Quelques remarques préalables:
- Les grands stockages internationaux concernent de façon croissante des produits non périssables. Ils échappent ainsi aux vieux principes économiques d’autorégulation des prix qui leur étaient associés.
- Les stockages d’origines naturelles – dits “ressources” – construisent de façon croissante leur valeur à partir de technologies de plus en plus élaborées et spécialisées, dont les exigences en matières premières sont de plus en plus spécifiques. (terres rares, silicium de qualité électronique …)… ce qui amène mécaniquement à une raréfaction des ressources “effectivement demandées” et par là d’autant plus faciles à monopoliser. La Chine produit ainsi les deux tiers du silicium consommé dans le monde et 85% des terres rares.
(*) Bien qu’il existe de nombreux gisements de terres rares dans le monde, ils ne sont pas (encore) exploités, ce qui explique la mainmise de la Chine sur ces ressources.

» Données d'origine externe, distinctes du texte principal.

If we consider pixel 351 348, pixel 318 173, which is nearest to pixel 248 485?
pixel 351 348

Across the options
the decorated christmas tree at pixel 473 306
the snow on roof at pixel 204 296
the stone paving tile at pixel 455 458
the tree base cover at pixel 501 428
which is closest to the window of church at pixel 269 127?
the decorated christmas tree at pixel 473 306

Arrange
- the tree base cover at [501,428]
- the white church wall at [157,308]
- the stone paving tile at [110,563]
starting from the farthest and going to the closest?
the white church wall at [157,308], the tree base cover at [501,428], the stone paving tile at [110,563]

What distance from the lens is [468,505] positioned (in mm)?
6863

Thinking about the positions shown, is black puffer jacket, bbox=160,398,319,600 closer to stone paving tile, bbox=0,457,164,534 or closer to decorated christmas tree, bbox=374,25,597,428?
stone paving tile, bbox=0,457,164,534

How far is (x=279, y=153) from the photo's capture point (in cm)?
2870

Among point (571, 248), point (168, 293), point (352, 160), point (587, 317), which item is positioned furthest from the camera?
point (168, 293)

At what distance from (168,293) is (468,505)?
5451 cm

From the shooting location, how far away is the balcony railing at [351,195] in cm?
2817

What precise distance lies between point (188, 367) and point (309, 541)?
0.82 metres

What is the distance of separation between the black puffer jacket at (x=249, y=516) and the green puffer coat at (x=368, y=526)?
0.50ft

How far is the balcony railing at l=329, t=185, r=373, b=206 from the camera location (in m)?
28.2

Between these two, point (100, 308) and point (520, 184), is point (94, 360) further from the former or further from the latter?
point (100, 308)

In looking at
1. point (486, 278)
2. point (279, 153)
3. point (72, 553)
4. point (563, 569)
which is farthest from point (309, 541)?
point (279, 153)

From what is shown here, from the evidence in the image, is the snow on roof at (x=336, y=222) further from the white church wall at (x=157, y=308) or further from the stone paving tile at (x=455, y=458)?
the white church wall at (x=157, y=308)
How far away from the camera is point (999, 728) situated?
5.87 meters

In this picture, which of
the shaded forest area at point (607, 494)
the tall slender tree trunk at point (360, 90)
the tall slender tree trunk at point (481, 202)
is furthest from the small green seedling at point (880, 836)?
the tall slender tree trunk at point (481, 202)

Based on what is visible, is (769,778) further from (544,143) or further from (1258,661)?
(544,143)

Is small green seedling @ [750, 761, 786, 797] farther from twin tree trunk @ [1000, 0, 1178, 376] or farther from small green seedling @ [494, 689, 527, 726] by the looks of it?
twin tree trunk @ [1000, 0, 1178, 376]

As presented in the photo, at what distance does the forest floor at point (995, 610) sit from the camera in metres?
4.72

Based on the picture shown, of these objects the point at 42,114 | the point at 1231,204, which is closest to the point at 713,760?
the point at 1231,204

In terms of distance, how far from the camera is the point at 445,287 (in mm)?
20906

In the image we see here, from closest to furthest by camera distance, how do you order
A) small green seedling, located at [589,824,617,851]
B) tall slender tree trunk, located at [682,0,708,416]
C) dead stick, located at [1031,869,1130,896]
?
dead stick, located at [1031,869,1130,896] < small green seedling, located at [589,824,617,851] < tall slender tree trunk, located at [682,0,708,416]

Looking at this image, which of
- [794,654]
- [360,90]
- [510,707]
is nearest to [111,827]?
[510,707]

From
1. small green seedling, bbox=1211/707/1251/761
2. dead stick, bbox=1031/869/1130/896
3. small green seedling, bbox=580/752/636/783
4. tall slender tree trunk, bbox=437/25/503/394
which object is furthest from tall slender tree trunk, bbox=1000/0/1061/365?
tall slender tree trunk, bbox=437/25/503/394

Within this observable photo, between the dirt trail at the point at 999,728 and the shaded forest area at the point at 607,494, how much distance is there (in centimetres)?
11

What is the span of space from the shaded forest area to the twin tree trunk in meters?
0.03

Or, il faut environ 25 ans entre le début d’un projet de mine et le début de son exploitation.
- Les monopoles sont alimentés par leurs futures victimes en ce sens que celles-ci leur délèguent très généreusement les consommations de ressources et les productions de nuisances environnementales associées aux phases préalables des processus, comme dans le cas des terres rares ou du silicium.
(*) Produire du silicium de qualité électronique consomme 160 fois plus d’énergie que du silicium de qualité métallique
implications possibles de cette tendance
(*) Les difficultés pour s’approvisionner en lithium, nickel, manganèse ou cobalt pourraient ralentir le passage à la voiture électrique, rendre les véhicules plus chers et menacer les marges bénéficiaires des entreprises …/… En un an, le prix du carbonate de lithium, qui provient principalement d’Australie et du Chili, a plus que doublé …/… et pour le cobalt, dont les plus grands gisements se trouvent en République démocratique du Congo, une augmentation du prix est également attendue.

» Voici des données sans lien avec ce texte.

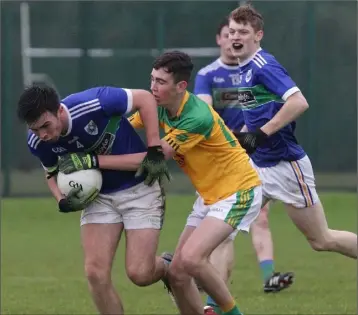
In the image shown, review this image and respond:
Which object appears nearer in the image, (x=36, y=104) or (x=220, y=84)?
(x=36, y=104)

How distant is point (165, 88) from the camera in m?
7.14

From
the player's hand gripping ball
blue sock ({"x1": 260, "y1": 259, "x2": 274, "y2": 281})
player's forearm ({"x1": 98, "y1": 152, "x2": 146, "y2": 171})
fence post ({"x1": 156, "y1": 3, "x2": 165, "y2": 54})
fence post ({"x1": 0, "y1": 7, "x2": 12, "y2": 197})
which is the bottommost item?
fence post ({"x1": 0, "y1": 7, "x2": 12, "y2": 197})

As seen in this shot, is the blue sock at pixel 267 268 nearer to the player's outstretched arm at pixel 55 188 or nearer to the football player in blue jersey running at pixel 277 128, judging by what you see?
the football player in blue jersey running at pixel 277 128

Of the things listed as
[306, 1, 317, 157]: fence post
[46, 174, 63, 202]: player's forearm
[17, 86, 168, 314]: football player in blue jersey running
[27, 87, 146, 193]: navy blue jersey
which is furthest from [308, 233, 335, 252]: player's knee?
[306, 1, 317, 157]: fence post

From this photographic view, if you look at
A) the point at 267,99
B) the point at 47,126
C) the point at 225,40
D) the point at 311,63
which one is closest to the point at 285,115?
the point at 267,99

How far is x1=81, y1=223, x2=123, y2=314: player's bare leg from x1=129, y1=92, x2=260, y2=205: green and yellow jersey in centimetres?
60

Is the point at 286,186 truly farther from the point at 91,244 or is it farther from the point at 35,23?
the point at 35,23

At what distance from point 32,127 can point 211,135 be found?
118 centimetres

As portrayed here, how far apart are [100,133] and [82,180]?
12.1 inches

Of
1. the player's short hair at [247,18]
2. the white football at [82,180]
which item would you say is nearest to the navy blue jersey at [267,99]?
the player's short hair at [247,18]

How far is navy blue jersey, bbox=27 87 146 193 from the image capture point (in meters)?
6.93

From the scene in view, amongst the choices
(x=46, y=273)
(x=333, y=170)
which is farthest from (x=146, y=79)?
(x=46, y=273)

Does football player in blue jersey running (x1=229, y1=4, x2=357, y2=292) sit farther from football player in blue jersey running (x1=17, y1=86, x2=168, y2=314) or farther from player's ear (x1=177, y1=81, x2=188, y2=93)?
football player in blue jersey running (x1=17, y1=86, x2=168, y2=314)

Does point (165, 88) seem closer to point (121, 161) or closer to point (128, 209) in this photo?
point (121, 161)
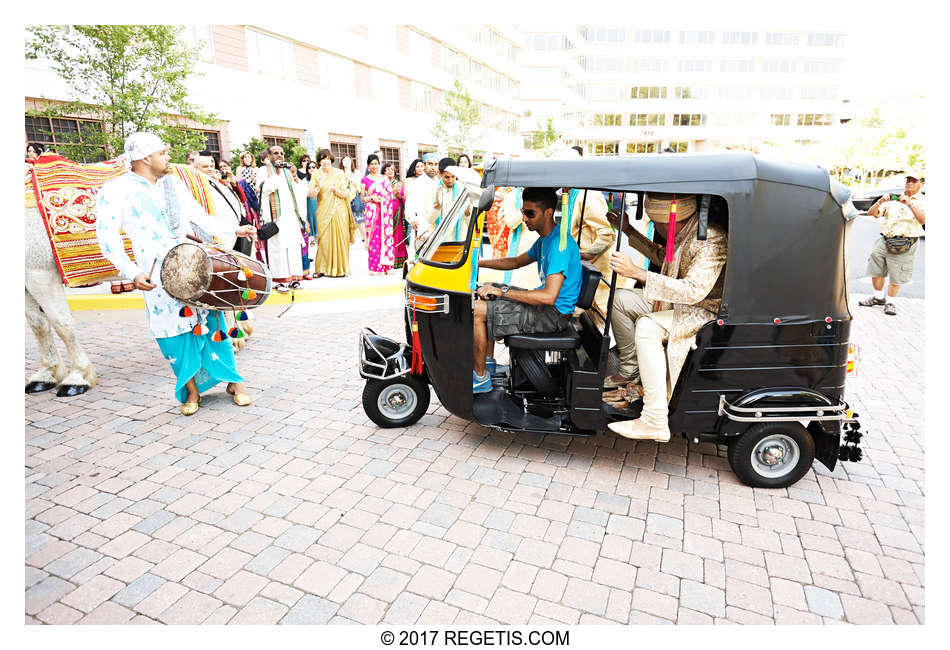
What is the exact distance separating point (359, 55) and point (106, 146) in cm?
1939

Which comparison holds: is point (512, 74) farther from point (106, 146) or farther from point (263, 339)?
point (263, 339)

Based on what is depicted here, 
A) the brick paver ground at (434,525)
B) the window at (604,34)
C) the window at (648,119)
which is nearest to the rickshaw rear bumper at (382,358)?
the brick paver ground at (434,525)

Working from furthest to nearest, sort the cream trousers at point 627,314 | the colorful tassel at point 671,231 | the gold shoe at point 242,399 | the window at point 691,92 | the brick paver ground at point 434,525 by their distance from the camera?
the window at point 691,92 → the gold shoe at point 242,399 → the cream trousers at point 627,314 → the colorful tassel at point 671,231 → the brick paver ground at point 434,525

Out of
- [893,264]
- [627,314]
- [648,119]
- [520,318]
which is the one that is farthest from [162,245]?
[648,119]

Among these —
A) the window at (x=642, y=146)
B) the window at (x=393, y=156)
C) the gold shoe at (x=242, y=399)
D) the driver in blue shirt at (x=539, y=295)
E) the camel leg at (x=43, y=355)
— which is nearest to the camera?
the driver in blue shirt at (x=539, y=295)

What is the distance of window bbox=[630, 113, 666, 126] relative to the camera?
62.8 metres

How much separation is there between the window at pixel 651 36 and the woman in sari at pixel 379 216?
62.1m

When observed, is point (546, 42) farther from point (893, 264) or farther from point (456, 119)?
point (893, 264)

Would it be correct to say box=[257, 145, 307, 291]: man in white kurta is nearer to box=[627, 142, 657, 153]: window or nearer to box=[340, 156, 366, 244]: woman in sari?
box=[340, 156, 366, 244]: woman in sari

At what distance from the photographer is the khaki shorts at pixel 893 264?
8.15 m

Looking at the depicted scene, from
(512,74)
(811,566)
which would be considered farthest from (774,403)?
(512,74)

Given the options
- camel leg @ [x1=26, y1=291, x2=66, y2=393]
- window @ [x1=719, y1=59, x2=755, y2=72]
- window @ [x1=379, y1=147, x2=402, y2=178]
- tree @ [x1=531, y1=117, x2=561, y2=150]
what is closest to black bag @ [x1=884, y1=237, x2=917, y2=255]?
camel leg @ [x1=26, y1=291, x2=66, y2=393]

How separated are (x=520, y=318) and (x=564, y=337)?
348 millimetres

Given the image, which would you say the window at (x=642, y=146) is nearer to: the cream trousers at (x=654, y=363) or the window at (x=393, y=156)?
the window at (x=393, y=156)
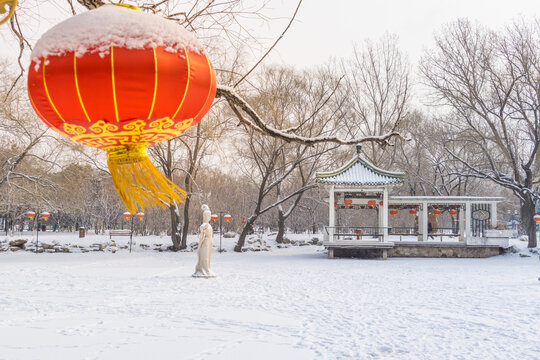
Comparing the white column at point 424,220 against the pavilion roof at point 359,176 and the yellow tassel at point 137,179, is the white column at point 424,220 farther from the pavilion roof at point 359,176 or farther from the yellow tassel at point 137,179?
the yellow tassel at point 137,179

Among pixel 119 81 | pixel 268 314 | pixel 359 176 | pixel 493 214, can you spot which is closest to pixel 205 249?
pixel 268 314

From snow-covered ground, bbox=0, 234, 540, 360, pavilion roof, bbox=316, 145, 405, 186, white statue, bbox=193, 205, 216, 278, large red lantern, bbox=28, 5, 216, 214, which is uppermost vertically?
pavilion roof, bbox=316, 145, 405, 186

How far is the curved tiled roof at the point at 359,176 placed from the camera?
717 inches

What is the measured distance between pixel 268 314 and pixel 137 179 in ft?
19.9

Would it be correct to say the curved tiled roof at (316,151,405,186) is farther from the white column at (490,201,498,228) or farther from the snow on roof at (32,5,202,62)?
the snow on roof at (32,5,202,62)

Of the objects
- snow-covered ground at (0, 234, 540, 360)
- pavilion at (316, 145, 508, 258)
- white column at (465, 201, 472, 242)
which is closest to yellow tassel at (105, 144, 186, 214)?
snow-covered ground at (0, 234, 540, 360)

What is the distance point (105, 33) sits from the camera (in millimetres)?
1728

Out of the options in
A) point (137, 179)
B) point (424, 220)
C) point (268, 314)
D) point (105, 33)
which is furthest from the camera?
point (424, 220)

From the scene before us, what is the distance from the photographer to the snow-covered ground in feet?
18.1

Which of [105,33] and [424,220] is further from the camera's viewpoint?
[424,220]

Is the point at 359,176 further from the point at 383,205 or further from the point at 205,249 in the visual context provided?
the point at 205,249

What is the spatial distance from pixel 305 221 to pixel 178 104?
41572 millimetres

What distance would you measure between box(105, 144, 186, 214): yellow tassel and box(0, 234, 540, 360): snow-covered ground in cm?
368

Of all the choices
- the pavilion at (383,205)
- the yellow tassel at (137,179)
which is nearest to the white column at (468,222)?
the pavilion at (383,205)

Ce qui pourrait rendre plausible un glissement mondial très progressif – et ainsi peu lisible dans un premier temps – vers des produits de substitution et une valorisation de technologies moins optimisées, s’appuyant sur des ressources moins rares et une attitude plus distanciée vis-à-vis des approches classiques de la “performance”. Ce qu’il advint du vol commercial supersonique (mentionné ci-dessus) en constitue un bon exemple.

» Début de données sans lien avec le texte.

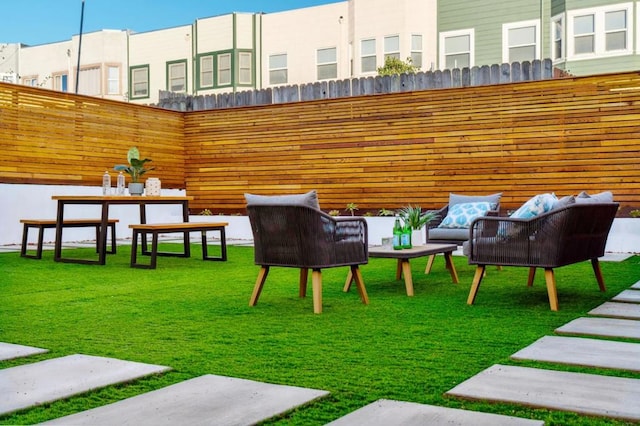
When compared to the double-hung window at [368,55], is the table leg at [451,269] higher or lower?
lower

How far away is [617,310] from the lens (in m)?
4.43

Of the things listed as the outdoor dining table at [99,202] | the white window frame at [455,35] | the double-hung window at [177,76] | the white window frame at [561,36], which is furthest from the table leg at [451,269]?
the double-hung window at [177,76]

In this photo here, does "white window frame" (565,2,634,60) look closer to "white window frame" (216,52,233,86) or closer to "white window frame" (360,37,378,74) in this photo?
"white window frame" (360,37,378,74)

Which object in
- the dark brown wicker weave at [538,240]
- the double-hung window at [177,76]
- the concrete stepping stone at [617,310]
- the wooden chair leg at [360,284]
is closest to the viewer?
the concrete stepping stone at [617,310]

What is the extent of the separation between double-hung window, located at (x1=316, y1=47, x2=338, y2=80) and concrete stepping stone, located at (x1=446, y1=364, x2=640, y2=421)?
16.7 m

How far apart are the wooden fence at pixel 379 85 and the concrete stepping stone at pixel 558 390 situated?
8374 millimetres

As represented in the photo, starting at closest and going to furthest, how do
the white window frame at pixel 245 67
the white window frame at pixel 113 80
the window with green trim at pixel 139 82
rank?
the white window frame at pixel 245 67 → the window with green trim at pixel 139 82 → the white window frame at pixel 113 80

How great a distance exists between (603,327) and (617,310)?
0.68m

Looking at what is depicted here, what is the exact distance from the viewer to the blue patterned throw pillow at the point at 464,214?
24.2 ft

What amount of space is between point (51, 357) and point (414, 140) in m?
8.48

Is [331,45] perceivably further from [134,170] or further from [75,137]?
[134,170]

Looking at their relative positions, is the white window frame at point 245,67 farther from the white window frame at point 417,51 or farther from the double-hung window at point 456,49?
the double-hung window at point 456,49

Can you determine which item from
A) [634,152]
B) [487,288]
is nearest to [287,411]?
[487,288]

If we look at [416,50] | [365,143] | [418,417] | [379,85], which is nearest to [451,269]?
[418,417]
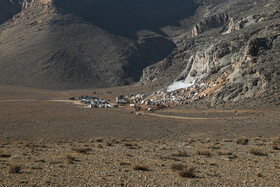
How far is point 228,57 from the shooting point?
4759 cm

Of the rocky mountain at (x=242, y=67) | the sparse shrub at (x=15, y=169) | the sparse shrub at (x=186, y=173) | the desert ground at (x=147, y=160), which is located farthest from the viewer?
the rocky mountain at (x=242, y=67)

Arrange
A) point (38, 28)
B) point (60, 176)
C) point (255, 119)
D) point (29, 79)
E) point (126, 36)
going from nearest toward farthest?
point (60, 176) < point (255, 119) < point (29, 79) < point (38, 28) < point (126, 36)

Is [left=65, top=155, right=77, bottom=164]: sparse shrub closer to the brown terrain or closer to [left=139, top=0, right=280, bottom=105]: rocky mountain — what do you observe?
the brown terrain

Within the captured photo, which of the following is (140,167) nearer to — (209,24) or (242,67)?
(242,67)

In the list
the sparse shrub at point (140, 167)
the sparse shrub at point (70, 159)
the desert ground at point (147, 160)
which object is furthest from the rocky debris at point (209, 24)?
the sparse shrub at point (140, 167)

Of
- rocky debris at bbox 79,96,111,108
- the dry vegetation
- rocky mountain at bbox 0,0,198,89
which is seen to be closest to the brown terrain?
the dry vegetation

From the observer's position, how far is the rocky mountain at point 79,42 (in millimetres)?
115812

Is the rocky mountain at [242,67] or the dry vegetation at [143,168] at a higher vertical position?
the rocky mountain at [242,67]

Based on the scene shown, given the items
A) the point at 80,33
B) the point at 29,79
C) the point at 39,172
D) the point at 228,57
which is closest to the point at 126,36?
the point at 80,33

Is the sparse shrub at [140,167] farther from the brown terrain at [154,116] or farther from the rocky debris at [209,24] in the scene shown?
the rocky debris at [209,24]

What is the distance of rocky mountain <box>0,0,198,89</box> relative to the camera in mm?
115812

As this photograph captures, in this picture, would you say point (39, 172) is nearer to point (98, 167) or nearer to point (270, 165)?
point (98, 167)

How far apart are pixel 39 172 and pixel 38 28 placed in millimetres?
140110

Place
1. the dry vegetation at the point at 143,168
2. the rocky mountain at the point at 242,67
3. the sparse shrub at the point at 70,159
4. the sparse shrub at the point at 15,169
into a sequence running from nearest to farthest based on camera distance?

un rêve d’écologiste?… peut-être…
Autour du stockage pourraient bien être renvoyées dos à dos les grandes pensées du futur actuelles … pensée technophile des uns et pensée technophobe des autres au profit de … quelque chose de nouveau, qui émergerait sans doute… “tout seul”… dans les failles du paradigme actuel… à la manière des révolutions scientifiques.